• **GIVEN TASK**
Rewrite the listing below with "blurred forest background" changed to "out-of-focus woodland" and everything else left as it is. Leave the pictures out of your answer.

• **MATERIAL PROVIDED**

◆ ◆ ◆ ◆ ◆ ◆ ◆

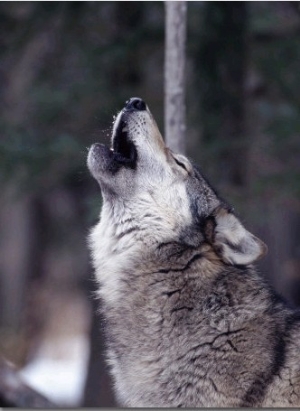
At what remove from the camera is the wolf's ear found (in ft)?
15.9

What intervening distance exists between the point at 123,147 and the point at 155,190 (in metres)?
0.31

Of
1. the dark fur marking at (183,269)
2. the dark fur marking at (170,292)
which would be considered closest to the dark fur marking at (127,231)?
the dark fur marking at (183,269)

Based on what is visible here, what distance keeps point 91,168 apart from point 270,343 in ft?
4.55

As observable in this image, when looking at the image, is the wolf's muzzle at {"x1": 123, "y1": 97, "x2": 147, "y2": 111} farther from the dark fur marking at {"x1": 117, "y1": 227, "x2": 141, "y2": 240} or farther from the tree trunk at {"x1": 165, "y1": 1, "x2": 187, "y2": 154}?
the tree trunk at {"x1": 165, "y1": 1, "x2": 187, "y2": 154}

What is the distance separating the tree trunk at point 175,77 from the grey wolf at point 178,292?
1275mm

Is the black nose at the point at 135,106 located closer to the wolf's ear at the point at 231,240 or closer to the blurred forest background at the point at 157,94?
the wolf's ear at the point at 231,240

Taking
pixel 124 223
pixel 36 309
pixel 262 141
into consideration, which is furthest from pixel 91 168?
pixel 36 309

◆ ◆ ◆ ◆ ◆ ◆ ◆

• **TASK SOLUTION**
At what remove from the camera is the wolf's ear found (in ft)?
15.9

What intervening distance exists between the point at 123,147 and the point at 155,190 (in metres)?
0.31

Of
1. the dark fur marking at (183,269)
2. the dark fur marking at (170,292)
which would be considered closest to the dark fur marking at (127,231)?
the dark fur marking at (183,269)

Based on what is visible here, what distance keeps point 91,168 apart from point 270,343 in ft?
4.55

As observable in this image, when looking at the image, is the wolf's muzzle at {"x1": 123, "y1": 97, "x2": 147, "y2": 111} farther from the dark fur marking at {"x1": 117, "y1": 227, "x2": 141, "y2": 240} or farther from the tree trunk at {"x1": 165, "y1": 1, "x2": 187, "y2": 154}?
the tree trunk at {"x1": 165, "y1": 1, "x2": 187, "y2": 154}

What is the distance separating the tree trunk at point 175,77 from the grey wolf at point 178,292?
1275mm

Is the black nose at the point at 135,106 located closer to the wolf's ear at the point at 231,240 or closer to the out-of-focus woodland at the point at 157,94?
the wolf's ear at the point at 231,240

Taking
pixel 124 223
pixel 36 309
pixel 262 141
into consideration, which is furthest from pixel 91 168?
pixel 36 309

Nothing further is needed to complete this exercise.